In order to engage into this century’s sustainability issues, GI congregates a breadth of subjects including landscape ecology, climate change, urban (infra)structure, public health, planning and design. Positioned at the intersection of planning, design and urban infrastructure, it has substantially communicated with future growth and conservation issues.

The term ‘green infrastructure’ describes the network of natural and cultural landscape assets underpinning economic, socio-cultural and environmental thriving of cities and towns. GI strategies herein provide a framework for more holistic planning, design and monitoring of the complex interactions between the (non-regenerative) built form and the environment within which it is situated in order to enhance the performance of both, and to enable human settlements to function as integral components of larger landscape processes affecting energy, water, carbon and biodiversity (Australian Institute of Landscape Architects, 2009). Open space networks composed of protected landscape patches and connected by multiple corridors are widely recognized by the term `green infrastructure`. A `GI` network supporting the natural systems of a healthy ecosystem embraces all open space networks regardless of location, size and proximity to urban centre. Therefore, urban open space network(s) in some academic and practical works may stand for -or a previous step of- GI.

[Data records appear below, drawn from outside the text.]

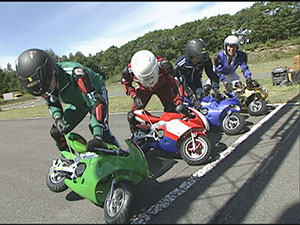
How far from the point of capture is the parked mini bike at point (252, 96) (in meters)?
6.18

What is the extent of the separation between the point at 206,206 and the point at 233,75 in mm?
4727

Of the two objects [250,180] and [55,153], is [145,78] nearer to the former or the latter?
[250,180]

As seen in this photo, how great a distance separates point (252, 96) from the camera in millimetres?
6227

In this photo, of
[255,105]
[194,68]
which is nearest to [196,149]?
[194,68]

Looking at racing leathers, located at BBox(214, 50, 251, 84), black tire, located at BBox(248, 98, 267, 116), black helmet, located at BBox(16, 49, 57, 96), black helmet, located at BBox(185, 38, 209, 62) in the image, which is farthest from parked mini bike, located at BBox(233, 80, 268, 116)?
black helmet, located at BBox(16, 49, 57, 96)

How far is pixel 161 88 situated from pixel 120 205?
281cm

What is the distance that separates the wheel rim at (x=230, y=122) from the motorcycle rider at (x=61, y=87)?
2458mm

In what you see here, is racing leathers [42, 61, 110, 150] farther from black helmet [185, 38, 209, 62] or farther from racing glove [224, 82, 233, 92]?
racing glove [224, 82, 233, 92]

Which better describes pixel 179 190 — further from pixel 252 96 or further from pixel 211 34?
pixel 211 34

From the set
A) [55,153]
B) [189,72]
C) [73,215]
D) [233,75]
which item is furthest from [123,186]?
[233,75]

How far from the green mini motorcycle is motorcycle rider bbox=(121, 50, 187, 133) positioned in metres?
1.37

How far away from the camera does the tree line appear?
3391 cm

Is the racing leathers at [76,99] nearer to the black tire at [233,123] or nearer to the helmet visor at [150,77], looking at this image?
the helmet visor at [150,77]

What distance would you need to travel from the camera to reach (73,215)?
287 cm
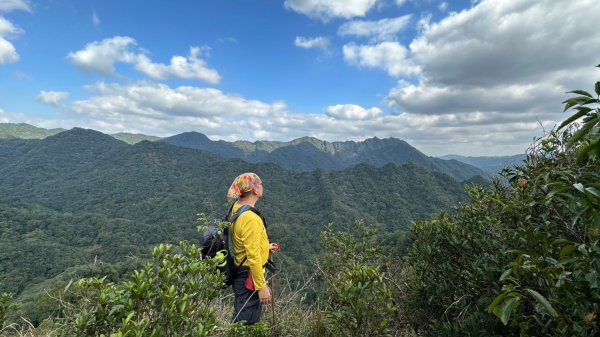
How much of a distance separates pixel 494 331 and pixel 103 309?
2.72 m

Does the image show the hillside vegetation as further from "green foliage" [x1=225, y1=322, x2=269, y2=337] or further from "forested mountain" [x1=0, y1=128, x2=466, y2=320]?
"forested mountain" [x1=0, y1=128, x2=466, y2=320]

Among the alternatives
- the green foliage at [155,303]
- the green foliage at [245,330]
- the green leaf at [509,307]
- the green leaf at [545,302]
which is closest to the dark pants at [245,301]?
the green foliage at [245,330]

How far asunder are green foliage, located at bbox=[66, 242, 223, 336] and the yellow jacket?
122cm

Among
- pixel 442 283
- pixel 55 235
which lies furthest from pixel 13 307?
pixel 55 235

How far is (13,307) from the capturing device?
11.0 ft

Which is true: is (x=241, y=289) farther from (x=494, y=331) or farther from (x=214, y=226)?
(x=494, y=331)

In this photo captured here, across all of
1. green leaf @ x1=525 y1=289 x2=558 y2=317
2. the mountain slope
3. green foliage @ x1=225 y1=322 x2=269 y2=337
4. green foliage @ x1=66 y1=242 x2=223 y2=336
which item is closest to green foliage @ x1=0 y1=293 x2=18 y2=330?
green foliage @ x1=66 y1=242 x2=223 y2=336

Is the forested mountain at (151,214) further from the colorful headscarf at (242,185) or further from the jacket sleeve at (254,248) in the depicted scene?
the jacket sleeve at (254,248)

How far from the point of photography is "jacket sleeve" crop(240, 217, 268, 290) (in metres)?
3.68

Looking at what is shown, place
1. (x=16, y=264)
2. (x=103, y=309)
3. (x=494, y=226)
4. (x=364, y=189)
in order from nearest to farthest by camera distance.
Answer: (x=103, y=309) → (x=494, y=226) → (x=16, y=264) → (x=364, y=189)

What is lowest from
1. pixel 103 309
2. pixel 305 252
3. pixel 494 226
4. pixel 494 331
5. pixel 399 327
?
pixel 305 252

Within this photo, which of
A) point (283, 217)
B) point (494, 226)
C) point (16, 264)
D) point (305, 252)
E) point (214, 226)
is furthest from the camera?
point (283, 217)

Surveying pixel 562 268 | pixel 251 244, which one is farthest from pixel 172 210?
pixel 562 268

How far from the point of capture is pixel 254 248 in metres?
3.70
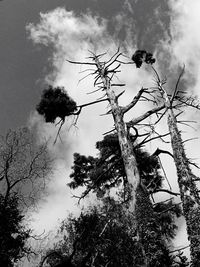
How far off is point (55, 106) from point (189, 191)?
6110 mm

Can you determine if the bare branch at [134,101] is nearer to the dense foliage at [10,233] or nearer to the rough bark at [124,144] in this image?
the rough bark at [124,144]

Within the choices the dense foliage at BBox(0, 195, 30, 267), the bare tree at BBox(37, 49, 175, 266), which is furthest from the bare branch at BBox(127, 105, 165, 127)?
A: the dense foliage at BBox(0, 195, 30, 267)

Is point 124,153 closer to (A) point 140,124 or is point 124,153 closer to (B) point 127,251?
(A) point 140,124

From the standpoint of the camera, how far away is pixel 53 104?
11867 millimetres

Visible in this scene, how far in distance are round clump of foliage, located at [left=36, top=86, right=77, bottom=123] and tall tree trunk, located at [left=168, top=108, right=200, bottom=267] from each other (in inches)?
155

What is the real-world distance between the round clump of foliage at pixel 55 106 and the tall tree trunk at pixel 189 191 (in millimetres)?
3938

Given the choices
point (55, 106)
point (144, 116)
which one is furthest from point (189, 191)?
point (55, 106)

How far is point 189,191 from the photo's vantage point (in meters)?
8.30

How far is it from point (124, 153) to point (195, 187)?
92.8 inches

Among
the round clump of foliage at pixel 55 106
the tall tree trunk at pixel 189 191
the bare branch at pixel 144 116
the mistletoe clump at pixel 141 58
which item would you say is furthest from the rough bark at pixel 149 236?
the mistletoe clump at pixel 141 58

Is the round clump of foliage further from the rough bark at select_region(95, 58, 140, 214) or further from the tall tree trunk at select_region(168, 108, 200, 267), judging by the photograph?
the tall tree trunk at select_region(168, 108, 200, 267)

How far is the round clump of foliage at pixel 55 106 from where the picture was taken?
11.9 meters

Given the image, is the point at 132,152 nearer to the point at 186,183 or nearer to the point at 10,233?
the point at 186,183

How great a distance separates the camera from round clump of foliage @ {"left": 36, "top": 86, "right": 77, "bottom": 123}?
1188cm
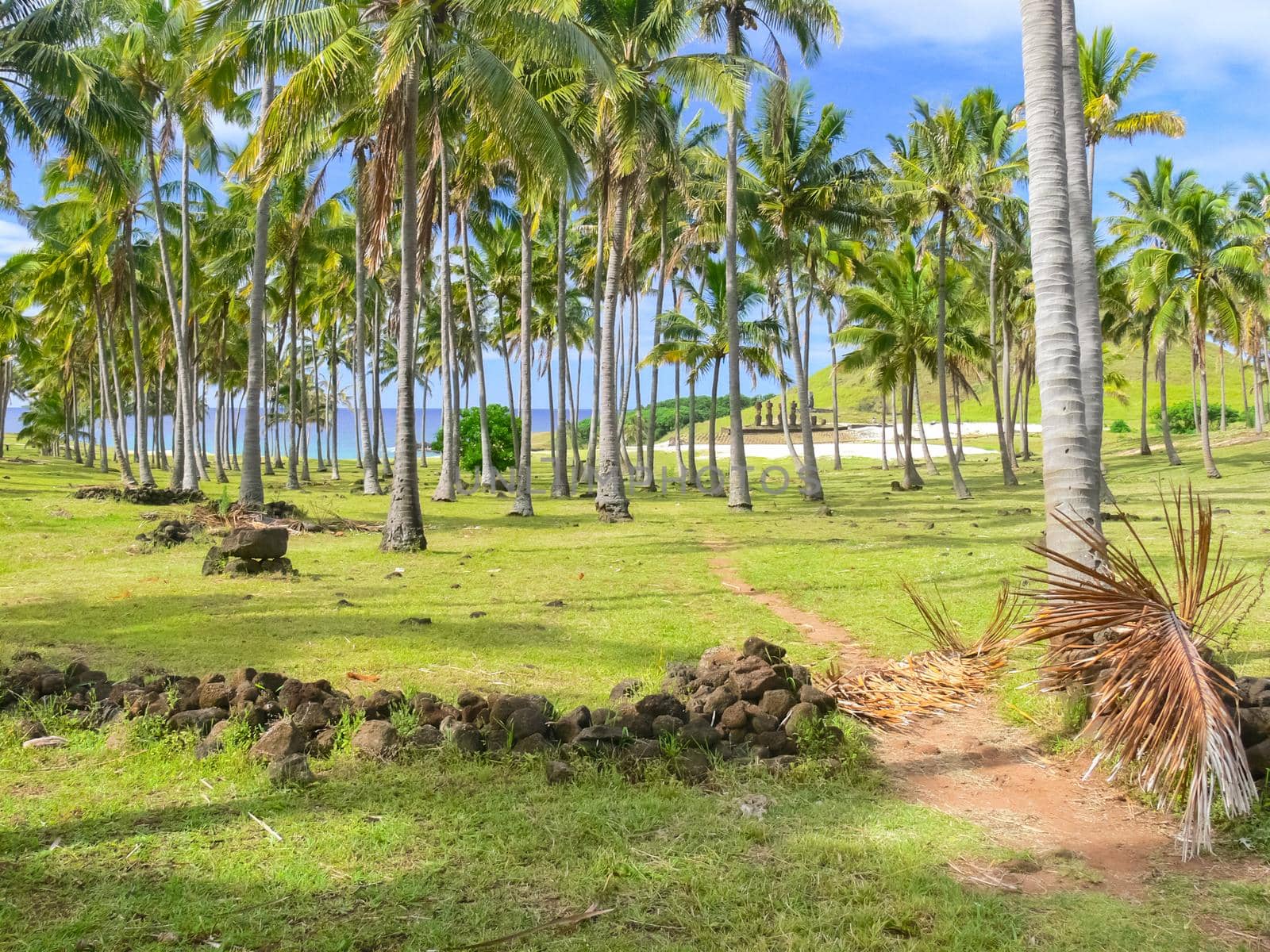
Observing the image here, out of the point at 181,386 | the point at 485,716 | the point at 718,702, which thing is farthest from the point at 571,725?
the point at 181,386

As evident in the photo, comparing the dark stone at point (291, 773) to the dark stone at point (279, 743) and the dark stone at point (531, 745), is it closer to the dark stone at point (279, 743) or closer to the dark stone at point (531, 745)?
the dark stone at point (279, 743)

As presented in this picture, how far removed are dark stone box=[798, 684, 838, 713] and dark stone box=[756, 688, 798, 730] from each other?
7 cm

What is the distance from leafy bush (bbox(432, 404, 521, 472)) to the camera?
40.7m

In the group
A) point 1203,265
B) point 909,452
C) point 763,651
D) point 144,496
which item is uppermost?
point 1203,265

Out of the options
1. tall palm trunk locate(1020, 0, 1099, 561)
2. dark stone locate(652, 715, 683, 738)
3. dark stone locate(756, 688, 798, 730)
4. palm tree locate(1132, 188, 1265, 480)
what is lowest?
dark stone locate(652, 715, 683, 738)

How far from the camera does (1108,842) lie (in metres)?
4.29

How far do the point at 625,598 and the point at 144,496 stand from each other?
685 inches

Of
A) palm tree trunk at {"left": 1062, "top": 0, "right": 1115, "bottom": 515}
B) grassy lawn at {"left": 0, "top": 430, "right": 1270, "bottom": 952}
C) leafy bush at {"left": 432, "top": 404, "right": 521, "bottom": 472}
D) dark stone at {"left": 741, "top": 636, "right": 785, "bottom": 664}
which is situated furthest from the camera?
leafy bush at {"left": 432, "top": 404, "right": 521, "bottom": 472}

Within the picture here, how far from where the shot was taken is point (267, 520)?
713 inches

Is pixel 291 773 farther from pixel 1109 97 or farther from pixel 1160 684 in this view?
pixel 1109 97

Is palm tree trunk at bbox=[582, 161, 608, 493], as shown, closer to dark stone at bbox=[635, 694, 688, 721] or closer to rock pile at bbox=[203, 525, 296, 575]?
rock pile at bbox=[203, 525, 296, 575]

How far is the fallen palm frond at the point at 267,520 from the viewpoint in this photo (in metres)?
17.9

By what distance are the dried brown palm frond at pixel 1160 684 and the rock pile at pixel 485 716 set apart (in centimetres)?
143

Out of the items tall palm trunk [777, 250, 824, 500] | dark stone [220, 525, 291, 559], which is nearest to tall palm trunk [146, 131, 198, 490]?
dark stone [220, 525, 291, 559]
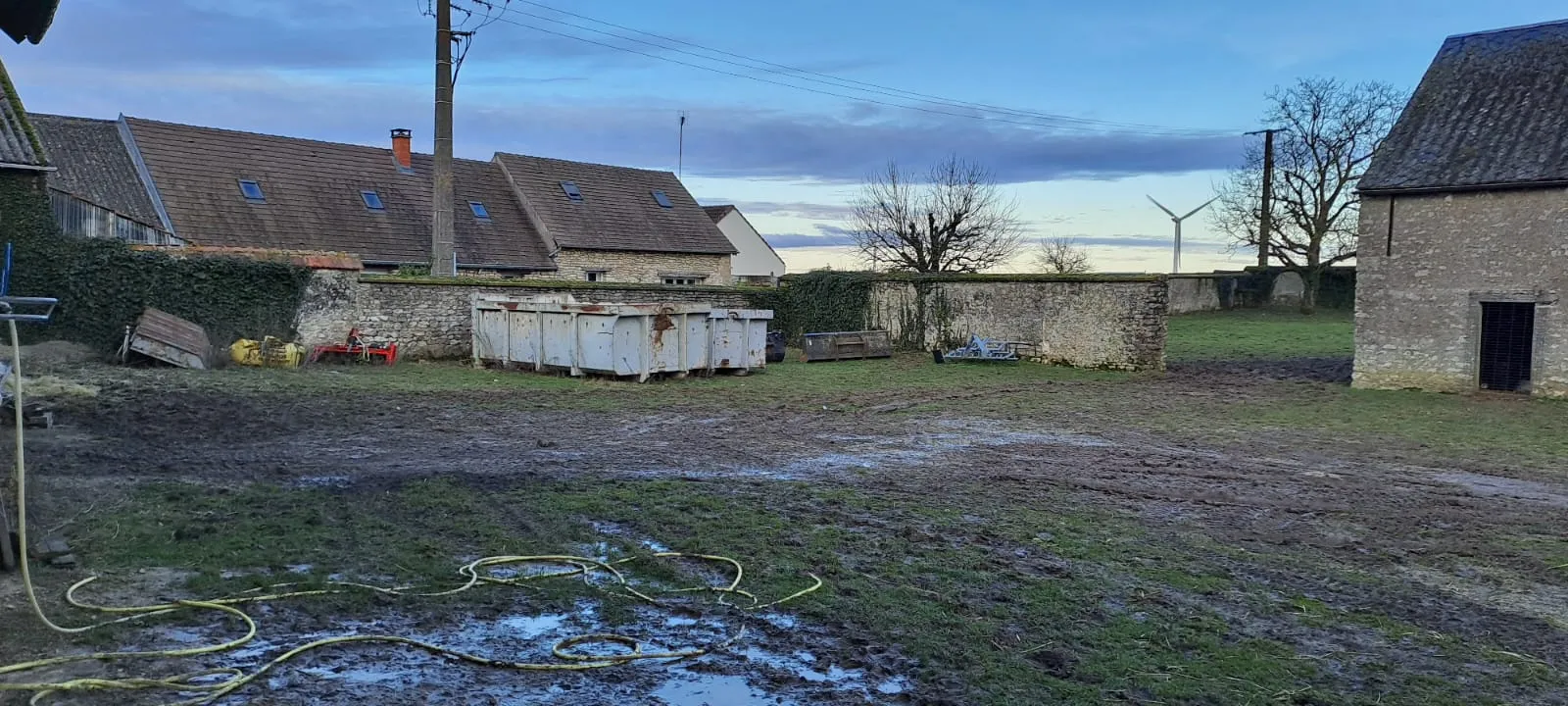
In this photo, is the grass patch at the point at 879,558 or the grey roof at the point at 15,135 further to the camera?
the grey roof at the point at 15,135

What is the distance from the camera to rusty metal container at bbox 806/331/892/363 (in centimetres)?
2217

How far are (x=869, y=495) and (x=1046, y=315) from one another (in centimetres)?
1461

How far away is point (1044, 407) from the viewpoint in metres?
14.8

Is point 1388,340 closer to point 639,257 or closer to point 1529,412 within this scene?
point 1529,412

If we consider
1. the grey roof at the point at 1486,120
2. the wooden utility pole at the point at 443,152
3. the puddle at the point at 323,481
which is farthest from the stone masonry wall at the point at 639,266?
the puddle at the point at 323,481

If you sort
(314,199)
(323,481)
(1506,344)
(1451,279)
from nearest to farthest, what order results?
(323,481), (1506,344), (1451,279), (314,199)

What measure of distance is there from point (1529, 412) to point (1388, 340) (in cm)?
326

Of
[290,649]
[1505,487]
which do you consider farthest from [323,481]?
[1505,487]

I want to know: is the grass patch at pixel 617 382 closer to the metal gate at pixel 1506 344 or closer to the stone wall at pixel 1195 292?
the metal gate at pixel 1506 344

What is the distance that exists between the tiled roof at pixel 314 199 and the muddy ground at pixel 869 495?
43.9 feet

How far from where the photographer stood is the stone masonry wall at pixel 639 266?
30344 mm

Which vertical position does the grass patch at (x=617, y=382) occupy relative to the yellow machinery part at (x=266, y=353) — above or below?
below

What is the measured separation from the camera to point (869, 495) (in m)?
8.13

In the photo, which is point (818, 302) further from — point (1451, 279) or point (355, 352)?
point (1451, 279)
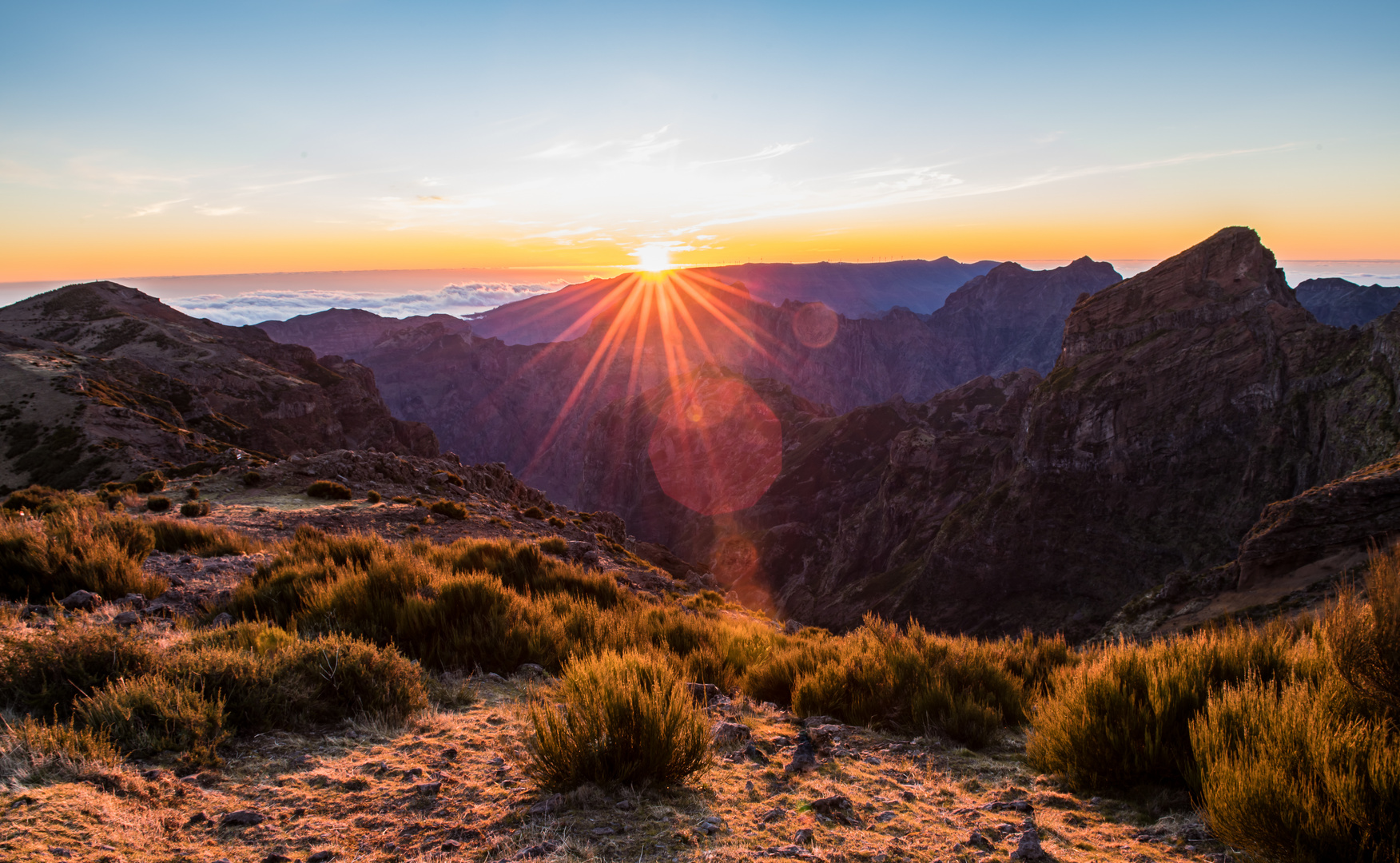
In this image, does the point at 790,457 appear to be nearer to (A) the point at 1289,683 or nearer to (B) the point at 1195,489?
(B) the point at 1195,489

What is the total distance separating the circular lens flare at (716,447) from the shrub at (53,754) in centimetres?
14365

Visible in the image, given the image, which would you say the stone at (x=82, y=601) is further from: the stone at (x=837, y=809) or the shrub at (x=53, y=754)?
the stone at (x=837, y=809)

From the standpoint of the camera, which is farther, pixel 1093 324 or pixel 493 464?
pixel 1093 324

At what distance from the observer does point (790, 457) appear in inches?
5817

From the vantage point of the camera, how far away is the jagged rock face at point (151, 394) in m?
43.0

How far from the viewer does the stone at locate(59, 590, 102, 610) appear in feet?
22.6

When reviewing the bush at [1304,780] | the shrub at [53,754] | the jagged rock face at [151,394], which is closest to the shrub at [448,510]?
the shrub at [53,754]

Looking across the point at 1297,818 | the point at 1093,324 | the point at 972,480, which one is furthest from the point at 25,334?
the point at 1093,324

Establishing urban open space network(s) or GI needs to make use of existing and potential public spaces including parks, squares, boulevards, pedestrian zones, green- and waterways, shorelines, creeks, natural drainage features and trails to constitute a broad array of movement and communication links, extending from the core of urban settlements through to the edge. Such interconnected system of public open spaces and greenways across and beyond the urban domain are of metropolitan and urban significance. This requires an inquiry to the planning hierarchy between metropolitan planning and urban design with a focus on urban sustainability. The basic aim of GI is to ensure ecologically healthy and vibrant cultural/natural landscape experiences for the sustainable city of today and the future. With an emphasis on connectivity of the ‘regional to local’ continuum, it supplies multi-functional services such as measuring ad hoc urban growth, protecting natural assets, managing economic prosperity and urban renewal.

This chapter aims at exploring and conceptualizing GI as a comprehensive system in planning schemes of metropolitan cities such as Melbourne (Australia) and İzmir (Türkiye) and embracing exchange of insights on GI concept for providing more secure and vibrant urban (-fringe) landscapes.

Since Melbourne was acknowledged as a model of sustainable urban development around the globe, it is being considered a benchmark for other cities worldwide. After the scrutiny of Melbourne’s planning history, significance of metropolitan and urban green infrastructures have been recognized within the planning sphere, and subsequently a comparative analysis between Melbourne and İzmir coastal cities embarked on. These cities have, to some extent, similarities pertinent to coastal geographic features and their own planning tracks as well. But later in their planning phases, there emerged some obvious differences and deficiencies that call for a superficial adjustment of GI implementation.

As a consequence, this chapter justifies GI as a multi-scale approach between metropolitan planning and urban (landscape) design, and describes an in-depth understanding of urban sustainability as GI (would) provide(s) increased level of ecological and social services for İzmir and Melbourne coastal metropolitan cities.